Every single patient that gets admitted to the hospital needs to be asked about their “code status.”
I usually ask about this in this way:
Now I have to ask this question to everyone I admit, regardless of what they are being admitted for.
In the event of an emergency, if your heart were to stop or beat ineffectively, if you are unable to breath on your own, what would you like us to do?
Do you want us to do everything to bring you back? This includes doing chest compressions, shocking your heart (if it is appropriate) and putting a tube down your throat to help you breathe with a machine.
Some patients who have been admitted frequently will be familiar with this question. They will immediately answer and ask that we either “do everything” or do nothing and just “let them go.”
Others stare blankly at you because they have never been forced to answer this question. They may look at their spouse. For those that hesitate I explain that there are risks to these attempts at resuscitation and that the older a patient is and the more medical problems they have, the less likely a full recovery should be expected.
I also allow them time to think about it and discuss it. I tell them that they don’t have to decide now. I also tell them that the decision they make is not final and “set in stone.” They can change their minds later. However, if they are unable to make a decision at this time, they will default to a “Full Code” status until they tell us otherwise.
Asking the question(s), regarding code status, is easy.
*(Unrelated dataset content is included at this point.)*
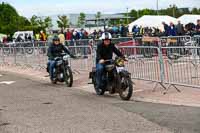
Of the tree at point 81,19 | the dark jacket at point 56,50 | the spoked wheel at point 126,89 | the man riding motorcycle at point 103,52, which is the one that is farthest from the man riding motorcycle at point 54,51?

Hearing the answer, on the other hand, can sometimes be difficult.
What about the senior citizen with medical comorbidities — who is unable to answer questions on their own due to the severity of their medical problems — whose family insists we do everything to keep them alive? It is not rare.
As physicians, we look at the patient from an admittedly detached point of view. Sometimes it is out of habit. Sometimes it is out of necessity.
It is difficult when we see our patient, who has poor functional status by any standard of measure and who would likely incur more harm than good by performing resuscitation measure in the event of cardiopulmonary arrest, carry a “full code” status in their chart because family is unable to come to terms with their state of health.
I do realize that there are many reasons a family will have for not rescinding a full code status. That is probably a topic for a whole different post.
This post, to me, seems more like a stream of consciousness post than a post that was well thought out and that had a point to prove or make. I apologize for that. It is just an issue/topic that has been on my mind recently.
For those of you who have had to carry this type of conversation regarding code status, how do you approach patients? How do you approach families? How do you discuss this issue regarding patients who are unlikely to have any benefit from resuscitation but whose families are adamant that all measure be taken?